Il black metal non è mai stato il mio folk, di conseguenza ho sempre avuto un pregiudizio nei confronti dei Deafheaven e non mi sono mai impegnato più di tanto a cercare un modo per entrare nel suono della band statunitense. Va precisato però che il black metal nel loro caso è solo una parte del discorso: in Ordinary corrupt human love c’era per esempio un brano, You without end, in cui sembrava di ascoltare il massimalismo pop di Elton John o dei Queen – ovvio, il cantante-urlatore potrebbe essere nella migliore delle ipotesi un Mercury alle prese con un pesante mal di gola – e in generale certi riferimenti (come i Mogwai) erano imprescindibili. I Deafheaven dunque dovrebbero essere più correttamente definiti post ruock, nel senso che il gruppo di San Francisco è riuscito a far accettare al mondo mainstream tutti quegli elementi classic e alternative rock che l’austerità indie prima e l’ostentazione trap poi avevano messo al bando. Resta il fatto che ho sempre trovato difficile da digerire – mio limite, lo so – la vocalità bruciata di George Clarke, quei suoi ululati ferini che dettano la linea alle canzoni. Qualche volta aveva provato altre soluzioni, senza dare l’impressione di crederci davvero.

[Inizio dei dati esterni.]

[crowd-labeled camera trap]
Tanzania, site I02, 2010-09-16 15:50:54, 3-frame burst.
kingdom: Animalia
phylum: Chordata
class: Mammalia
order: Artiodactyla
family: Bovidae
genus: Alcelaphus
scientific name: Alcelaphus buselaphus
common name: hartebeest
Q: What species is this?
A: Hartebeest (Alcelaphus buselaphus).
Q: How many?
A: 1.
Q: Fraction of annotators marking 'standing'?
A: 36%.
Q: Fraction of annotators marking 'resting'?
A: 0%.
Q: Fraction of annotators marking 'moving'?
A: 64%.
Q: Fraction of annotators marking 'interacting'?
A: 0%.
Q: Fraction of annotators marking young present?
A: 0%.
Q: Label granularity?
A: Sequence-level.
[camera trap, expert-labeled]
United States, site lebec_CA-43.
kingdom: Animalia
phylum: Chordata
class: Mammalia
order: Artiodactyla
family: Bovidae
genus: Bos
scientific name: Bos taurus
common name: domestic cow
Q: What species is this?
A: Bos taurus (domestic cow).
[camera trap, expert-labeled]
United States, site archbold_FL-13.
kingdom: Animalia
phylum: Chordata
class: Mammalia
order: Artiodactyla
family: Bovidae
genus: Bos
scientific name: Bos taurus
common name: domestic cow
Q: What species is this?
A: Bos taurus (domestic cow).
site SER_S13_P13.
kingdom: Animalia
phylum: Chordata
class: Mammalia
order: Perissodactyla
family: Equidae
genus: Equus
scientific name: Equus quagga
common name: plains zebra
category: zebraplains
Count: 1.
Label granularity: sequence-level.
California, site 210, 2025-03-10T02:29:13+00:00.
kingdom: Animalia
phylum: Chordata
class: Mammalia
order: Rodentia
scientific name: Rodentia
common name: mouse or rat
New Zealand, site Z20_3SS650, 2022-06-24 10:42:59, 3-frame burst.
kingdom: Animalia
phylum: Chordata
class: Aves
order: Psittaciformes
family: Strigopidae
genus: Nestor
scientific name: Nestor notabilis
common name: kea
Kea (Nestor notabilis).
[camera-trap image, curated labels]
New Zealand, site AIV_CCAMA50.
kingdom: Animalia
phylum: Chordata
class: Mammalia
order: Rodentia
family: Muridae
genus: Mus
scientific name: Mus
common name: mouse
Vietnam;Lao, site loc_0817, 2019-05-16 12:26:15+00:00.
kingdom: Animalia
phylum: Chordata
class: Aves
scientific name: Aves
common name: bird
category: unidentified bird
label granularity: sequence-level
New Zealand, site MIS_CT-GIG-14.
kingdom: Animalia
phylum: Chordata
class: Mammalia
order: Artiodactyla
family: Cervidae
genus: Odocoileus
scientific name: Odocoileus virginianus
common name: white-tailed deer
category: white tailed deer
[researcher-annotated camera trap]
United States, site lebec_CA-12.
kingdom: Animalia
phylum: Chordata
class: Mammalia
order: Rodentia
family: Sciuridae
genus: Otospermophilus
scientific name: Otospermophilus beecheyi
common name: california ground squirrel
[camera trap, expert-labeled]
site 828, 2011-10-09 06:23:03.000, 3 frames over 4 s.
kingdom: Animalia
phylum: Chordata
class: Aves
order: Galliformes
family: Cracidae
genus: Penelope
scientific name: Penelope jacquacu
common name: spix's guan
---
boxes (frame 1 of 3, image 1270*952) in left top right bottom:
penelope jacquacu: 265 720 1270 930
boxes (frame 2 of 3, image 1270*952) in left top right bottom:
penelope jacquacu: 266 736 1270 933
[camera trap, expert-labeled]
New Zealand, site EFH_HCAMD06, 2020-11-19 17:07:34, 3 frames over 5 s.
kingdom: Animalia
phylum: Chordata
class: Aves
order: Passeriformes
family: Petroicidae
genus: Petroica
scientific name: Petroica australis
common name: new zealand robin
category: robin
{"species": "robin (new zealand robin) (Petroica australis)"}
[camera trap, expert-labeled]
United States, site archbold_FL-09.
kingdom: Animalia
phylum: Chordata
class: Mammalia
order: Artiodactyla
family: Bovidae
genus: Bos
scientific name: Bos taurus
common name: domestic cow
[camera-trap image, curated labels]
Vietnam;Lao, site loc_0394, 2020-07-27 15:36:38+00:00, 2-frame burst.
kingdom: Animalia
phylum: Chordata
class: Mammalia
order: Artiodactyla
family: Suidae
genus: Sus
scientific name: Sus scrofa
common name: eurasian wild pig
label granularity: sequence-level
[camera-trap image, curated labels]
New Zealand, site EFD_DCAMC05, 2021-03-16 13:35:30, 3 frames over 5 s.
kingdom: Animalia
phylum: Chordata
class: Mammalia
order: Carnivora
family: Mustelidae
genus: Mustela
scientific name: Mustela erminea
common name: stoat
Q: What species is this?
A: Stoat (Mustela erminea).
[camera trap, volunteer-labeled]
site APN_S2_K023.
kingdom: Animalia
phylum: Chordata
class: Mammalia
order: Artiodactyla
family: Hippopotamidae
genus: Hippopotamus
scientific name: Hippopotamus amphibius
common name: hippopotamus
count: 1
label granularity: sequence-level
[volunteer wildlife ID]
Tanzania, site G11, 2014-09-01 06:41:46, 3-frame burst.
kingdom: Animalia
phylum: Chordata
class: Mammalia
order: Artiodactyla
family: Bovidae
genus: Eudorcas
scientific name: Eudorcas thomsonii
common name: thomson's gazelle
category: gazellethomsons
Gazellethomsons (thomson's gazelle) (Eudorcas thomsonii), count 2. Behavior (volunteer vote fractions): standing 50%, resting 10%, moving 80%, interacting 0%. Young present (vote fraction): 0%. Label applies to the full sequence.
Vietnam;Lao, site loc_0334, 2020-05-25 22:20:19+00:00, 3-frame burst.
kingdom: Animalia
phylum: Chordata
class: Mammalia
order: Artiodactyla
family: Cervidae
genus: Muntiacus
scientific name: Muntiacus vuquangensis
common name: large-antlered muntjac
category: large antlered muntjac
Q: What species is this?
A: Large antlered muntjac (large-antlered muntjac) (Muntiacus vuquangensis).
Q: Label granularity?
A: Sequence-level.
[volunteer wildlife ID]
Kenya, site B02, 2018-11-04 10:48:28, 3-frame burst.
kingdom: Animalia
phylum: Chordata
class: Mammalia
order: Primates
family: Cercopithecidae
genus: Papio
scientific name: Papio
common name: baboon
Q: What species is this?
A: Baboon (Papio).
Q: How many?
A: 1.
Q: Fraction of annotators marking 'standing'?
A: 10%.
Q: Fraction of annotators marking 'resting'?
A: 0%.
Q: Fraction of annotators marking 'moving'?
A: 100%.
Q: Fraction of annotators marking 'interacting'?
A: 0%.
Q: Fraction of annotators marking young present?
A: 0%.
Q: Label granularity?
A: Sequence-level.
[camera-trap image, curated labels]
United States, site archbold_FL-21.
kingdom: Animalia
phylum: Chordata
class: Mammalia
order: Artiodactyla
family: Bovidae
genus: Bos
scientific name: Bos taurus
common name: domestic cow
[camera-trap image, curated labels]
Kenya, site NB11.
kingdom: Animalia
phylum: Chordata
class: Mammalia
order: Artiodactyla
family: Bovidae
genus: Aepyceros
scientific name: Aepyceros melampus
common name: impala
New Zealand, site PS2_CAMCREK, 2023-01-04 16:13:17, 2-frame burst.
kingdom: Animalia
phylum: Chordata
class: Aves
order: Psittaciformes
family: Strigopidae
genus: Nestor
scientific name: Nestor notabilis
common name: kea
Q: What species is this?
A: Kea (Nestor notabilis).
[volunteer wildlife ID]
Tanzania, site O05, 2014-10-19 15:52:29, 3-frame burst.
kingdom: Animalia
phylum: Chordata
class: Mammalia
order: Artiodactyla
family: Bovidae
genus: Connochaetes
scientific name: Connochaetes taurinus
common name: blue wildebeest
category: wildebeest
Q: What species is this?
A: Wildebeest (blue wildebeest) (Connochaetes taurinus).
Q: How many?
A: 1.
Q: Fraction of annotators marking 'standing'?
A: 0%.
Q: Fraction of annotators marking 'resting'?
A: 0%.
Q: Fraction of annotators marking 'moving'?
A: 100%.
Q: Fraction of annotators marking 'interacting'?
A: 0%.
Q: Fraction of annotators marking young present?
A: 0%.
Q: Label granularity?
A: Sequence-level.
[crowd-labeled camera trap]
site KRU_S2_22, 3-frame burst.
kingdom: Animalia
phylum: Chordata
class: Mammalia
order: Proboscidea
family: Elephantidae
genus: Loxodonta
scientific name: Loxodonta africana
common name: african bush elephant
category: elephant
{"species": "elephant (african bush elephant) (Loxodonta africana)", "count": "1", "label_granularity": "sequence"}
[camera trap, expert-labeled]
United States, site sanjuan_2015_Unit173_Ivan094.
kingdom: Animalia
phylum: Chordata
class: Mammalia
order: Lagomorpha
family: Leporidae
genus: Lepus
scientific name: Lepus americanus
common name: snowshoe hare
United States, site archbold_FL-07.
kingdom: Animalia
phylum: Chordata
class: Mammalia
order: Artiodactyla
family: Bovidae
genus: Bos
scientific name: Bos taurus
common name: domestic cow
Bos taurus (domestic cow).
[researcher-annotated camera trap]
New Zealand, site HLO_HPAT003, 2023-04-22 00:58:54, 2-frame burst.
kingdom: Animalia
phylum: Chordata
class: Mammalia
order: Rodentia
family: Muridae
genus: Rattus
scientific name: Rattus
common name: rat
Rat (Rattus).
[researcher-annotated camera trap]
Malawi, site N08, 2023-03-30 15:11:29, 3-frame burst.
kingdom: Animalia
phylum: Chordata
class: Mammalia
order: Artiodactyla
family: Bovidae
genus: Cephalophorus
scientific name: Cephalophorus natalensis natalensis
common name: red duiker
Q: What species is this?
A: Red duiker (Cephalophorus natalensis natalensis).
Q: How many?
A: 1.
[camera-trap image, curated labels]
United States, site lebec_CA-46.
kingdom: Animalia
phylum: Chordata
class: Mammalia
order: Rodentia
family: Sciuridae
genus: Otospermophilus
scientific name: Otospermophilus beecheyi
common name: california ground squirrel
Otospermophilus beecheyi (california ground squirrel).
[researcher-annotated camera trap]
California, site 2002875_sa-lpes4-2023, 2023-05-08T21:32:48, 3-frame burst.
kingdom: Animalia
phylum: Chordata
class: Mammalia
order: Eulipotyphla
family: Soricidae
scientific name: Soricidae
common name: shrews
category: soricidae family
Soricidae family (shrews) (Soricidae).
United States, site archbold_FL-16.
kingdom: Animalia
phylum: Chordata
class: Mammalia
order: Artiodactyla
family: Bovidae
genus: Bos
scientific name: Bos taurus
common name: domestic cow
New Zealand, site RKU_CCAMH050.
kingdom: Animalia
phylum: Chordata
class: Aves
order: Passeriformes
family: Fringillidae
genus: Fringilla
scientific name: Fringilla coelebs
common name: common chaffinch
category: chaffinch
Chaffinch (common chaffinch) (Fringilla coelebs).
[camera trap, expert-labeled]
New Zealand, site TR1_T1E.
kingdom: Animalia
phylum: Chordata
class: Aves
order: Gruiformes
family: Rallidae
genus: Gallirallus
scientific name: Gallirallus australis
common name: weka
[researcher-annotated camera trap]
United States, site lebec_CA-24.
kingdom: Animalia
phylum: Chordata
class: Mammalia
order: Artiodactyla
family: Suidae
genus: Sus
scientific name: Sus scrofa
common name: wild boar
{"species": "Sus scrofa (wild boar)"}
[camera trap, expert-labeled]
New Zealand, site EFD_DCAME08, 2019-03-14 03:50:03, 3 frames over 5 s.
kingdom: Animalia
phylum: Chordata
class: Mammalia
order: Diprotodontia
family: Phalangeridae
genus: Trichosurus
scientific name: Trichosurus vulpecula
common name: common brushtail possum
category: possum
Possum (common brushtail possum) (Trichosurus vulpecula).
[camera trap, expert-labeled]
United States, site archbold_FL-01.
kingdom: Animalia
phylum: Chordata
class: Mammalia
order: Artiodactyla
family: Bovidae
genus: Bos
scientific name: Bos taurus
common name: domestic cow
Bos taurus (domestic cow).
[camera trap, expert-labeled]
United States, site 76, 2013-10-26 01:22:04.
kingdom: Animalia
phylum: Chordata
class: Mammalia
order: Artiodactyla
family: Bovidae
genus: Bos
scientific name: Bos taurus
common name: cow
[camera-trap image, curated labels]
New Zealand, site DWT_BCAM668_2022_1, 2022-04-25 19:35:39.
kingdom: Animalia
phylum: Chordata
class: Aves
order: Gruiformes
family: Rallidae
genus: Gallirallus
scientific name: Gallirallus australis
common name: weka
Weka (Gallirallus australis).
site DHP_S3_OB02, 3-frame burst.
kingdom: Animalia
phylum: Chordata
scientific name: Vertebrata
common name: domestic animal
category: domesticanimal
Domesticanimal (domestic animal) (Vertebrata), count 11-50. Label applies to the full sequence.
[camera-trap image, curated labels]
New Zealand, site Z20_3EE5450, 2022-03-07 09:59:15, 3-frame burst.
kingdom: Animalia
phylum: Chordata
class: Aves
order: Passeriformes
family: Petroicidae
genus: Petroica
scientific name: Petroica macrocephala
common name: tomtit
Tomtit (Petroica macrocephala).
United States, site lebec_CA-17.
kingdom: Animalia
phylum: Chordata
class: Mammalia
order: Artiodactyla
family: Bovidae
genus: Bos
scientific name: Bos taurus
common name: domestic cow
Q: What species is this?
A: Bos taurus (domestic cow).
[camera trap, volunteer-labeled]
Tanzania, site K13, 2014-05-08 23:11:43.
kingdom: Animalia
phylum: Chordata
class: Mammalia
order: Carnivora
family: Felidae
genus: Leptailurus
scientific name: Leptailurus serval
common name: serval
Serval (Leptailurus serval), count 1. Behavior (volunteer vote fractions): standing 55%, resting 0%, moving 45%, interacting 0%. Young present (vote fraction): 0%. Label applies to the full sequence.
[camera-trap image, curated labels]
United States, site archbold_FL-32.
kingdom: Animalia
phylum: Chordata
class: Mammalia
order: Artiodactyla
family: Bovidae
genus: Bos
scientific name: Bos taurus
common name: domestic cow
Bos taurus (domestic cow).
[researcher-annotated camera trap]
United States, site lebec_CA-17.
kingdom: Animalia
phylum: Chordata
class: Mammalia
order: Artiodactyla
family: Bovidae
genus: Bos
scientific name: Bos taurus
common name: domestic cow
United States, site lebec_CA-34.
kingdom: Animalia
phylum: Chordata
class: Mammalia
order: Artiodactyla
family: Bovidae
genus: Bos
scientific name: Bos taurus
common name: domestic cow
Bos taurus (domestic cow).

Tutto però cambia con Infinite granite, destinato a invertire la polarità della fama del quintetto: è molto probabile infatti che sarà il primo disco dei Deafheaven amato da chi odia i Deafheaven, mentre chi li segue sin dai tempi del big bang Sunbather potrebbe non gradire la svolta dream pop che era stata anticipata dal clamoroso singolo Great mass of color, che qualche mese fa ha mandato fuori di testa l’internet. Infinite granite è l’abbandono quasi totale della simbologia sonica del gruppo: gli Slowdive (ascolta l’intro in delay della bellissima Shellstar) e i Nothing (i riff in progressione di In blur) sono praticamente parenti stretti di questi Deafheaven. La voce di Clarke si schiarisce e si allunga nei riverberi e pare di sentire a tratti un Maynard James Keenan più sciolto e meno cerebrale, pronto a prendere in mano quelle emozioni negate da anni di rabbia tradotta in urla indemoniate. Ascoltando le nuove tracce, sembra che la band non abbia mai fatto altro in carriera ed è questo l’aspetto più interessante dell’album, che è coerente, fluido, ben pensato. L’unico vero dubbio è se deve essere considerato come un disco da mettere fra parentesi, in attesa di un prossimo lavoro che possa riportare la band alle mitragliate del passato (la chiusura feroce di Mombasa è un indizio). Nel frattempo, vuoi vedere che i Deafheaven sdoganano lo shoegaze?